- _What to work on_
1. In the passage on chest pain in men and women, how many years later than men do women develop coronary artery disease on average?
2. Continue the passage on chest pain in men and women from the point where it stops.
(Document extract)
Chest pain is a common symptom in men and women, but each gender can experience it differently. Men tend to feel sharp chest pain during physical exertion, while in women, chest pain may occur with exertion or with emotional stress alone. Women also may experience unexplained fatigue or shortness of breath.
On average, women develop coronary artery disease 10 years later than men. This may be due to the protective role estrogen is thought to play in preventing heart disease. With menopause, estrogen levels drop, which may place women at greater risk for the disease.
(End Document extract)
(Recorded data)
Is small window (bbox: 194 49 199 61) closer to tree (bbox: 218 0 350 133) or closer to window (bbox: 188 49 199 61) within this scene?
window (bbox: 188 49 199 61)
(End Recorded data)
- _Task results_
1. Women develop it 10 years later than men on average.

2.
Although men and women can have high LDL cholesterol, women naturally have higher levels of the "good" HDL (high-density lipoprotein) cholesterol than men, which helps remove the "bad" LDL cholesterol from arteries. So, low HDL levels in women are a serious risk factor for heart disease, along with these risk factors:
•High blood pressure
•High LDL cholesterol
•Low HDL cholesterol
•Lack of exercise
A cardiac stress test is often used to diagnose coronary artery disease by monitoring the heart's electrical activity and pumping performance. However, even when their hearts are healthy, women are more likely than men to show irregularities during cardiac stress tests. This can create a false positive for heart disease, so doctors may also use an imaging test to confirm the results of stress tests in women.
If you are diagnosed with the disease, many effective medications and interventions are equally successful in men and women.